Obviously, foot movement is something that comes up with every Judo beginner. In my very short amount of time doing Judo, the most common problem seems to be the tenkan step.
Let’s back up a second. The tenkan is a movement that is almost universal to Asian martial arts. You’ll recognize it best by example; if you’ve done Judo, the tenkan is the step you perform to enter tsukuri for a forward throw. Its that “step behind your foot” motion on uchi mata. If you’ve done Karate, Tae Kwon Do, Hapkido, or any other related art that does primary kicking attacks, the tenkan is the step you take to deliver a powerful roundhouse kick. In some ryu of Karate, it is also used for back-of-fist attacks.

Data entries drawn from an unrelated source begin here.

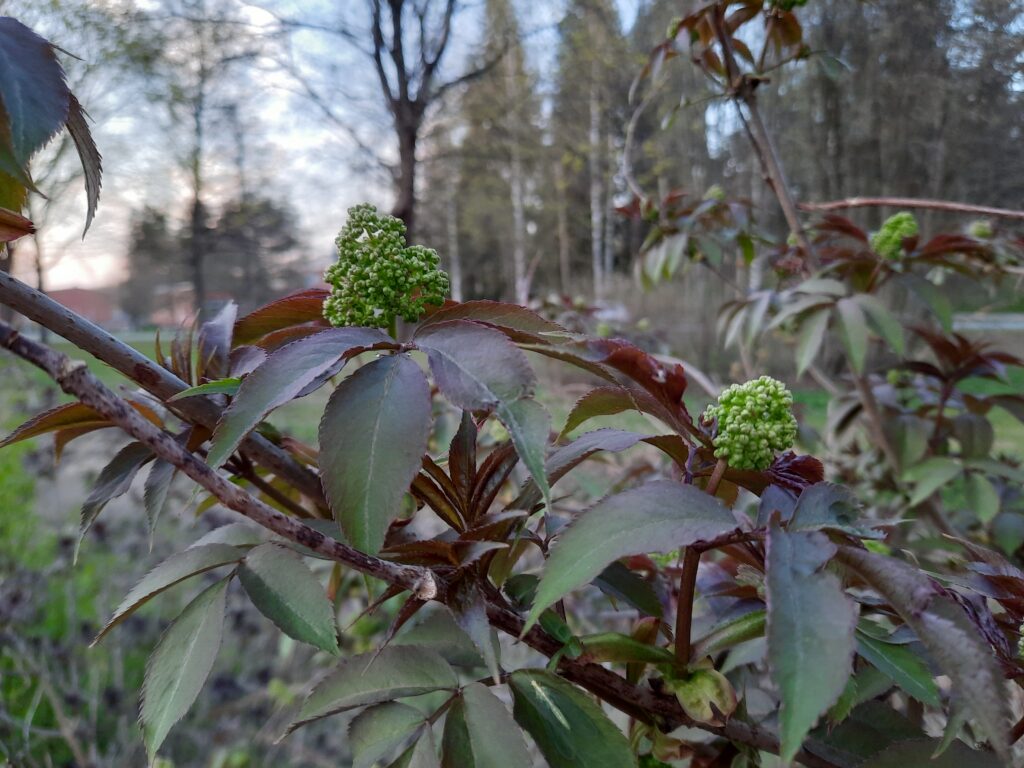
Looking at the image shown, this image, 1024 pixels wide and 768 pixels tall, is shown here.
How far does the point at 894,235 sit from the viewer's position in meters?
0.96

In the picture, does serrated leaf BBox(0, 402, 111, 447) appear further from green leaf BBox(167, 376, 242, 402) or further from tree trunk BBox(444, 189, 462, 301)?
tree trunk BBox(444, 189, 462, 301)

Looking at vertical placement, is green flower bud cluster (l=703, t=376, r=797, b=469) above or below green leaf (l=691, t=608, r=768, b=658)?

So, to the point; because of simple bio-mechanics, the efficacy of your tenkan step – that is, the strength of your base, your ability to keep balance, et cetera and so on – will directly correlate to the power translations in your attack. If your tenkan is off balance or weak, your attack will have no drive. This is why judoka do that instinctive thing where, when practicing our entries, we’re slamming our foot into the ground – we are establishing, and testing our base.
I’ve been trying to think of ways to train this movement in isolation. The best thing I can come up with right now is a backpack loaded with rocks, carried high on the back. Thoughts?